Wszak jedną z głównych zasad jest tu równy dostęp dla wszystkich inwestorów. To po to wymyślono obowiązkowe raporty bieżące. Teoretycznie  - problemu nie ma. Spółki wiedzą, co muszą raportować. Tyle, że w praktyce bywa z tym różnie.

Obserwuję dwie skrajności. Pierwsza: niekiedy do rangi raportów bieżących urastają informacje o charakterze stricte marketingowym. Przykład? Firmy – szczególnie te z NewConnect  - bardzo lubią informować o przyznawanych im nagrodach. Z kolei kilka dni temu zadziwił mnie MIT, który podał , że Dr. Kalliwoda Research wydał dla spółki rekomendację „kupuj". Gratuluję. Jestem jednak ciekawe,  czy  byłaby skłonna do publikacji podobnego raportu, gdyby zalecenie brzmiało „sprzedaj"?

Czytaj i komentuj na blogu

Z drugiej strony komunikacja często szwankuje, kiedy taka informacja rzeczywiście powinna – a nawet musi – trafić nas rynek. Dowodem na to jest mnogość kar, nakładanych przez KNF na spółki giełdowe. Na początku września ukarane zostały m.in. Emperia, Eurocash i Dom Inwestycyjny Platinum Capital. O ile w przypadku dwóch pierwszych  chodziło o incydentalne naruszenie obowiązków informacyjnych (brak informacji o rozpoczęciu negocjacji), o tyle w tej ostatniej – już nie. DI Platinum jako akcjonariusz PSW Capital aż 35 razy nie dokonał zawiadomienia KNF i spółki PSW Capital o zmianie udziału ponad 33 proc. ogólnej liczby głosów o co najmniej 1 proc.

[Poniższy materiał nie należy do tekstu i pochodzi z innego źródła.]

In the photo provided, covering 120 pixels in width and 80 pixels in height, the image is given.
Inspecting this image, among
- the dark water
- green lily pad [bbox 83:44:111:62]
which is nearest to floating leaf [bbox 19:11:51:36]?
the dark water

W szczególnie trudnej sytuacji są akcjonariusze tych firm, które mają problemy finansowe i starają się o upadłość układową. Wtedy zaczyna się gra pod decyzję sądu: jeśli ogłosi likwidację, kurs się załamuje. Gdy werdykt brzmi „upadłość z możliwością układu" – mamy mega wzrosty. Jak pokazuje praktyka, rynek często dowiaduje się o decyzji sądu zanim zostanie oficjalnie opublikowana. Dobrze było to widać w ubiegły piątek na przykładzie Foty. Kurs od rana piął się w górę, po kilku godzinach rosnąc już o ponad 20 proc. Ci, którym udało się dodzwonić do sądu i uzyskać stosowną informację, byli zatem na znacznie lepszej pozycji od inwestorów, którzy czekali na komunikat spółki. Ten bowiem pojawił się dopiero po sesji.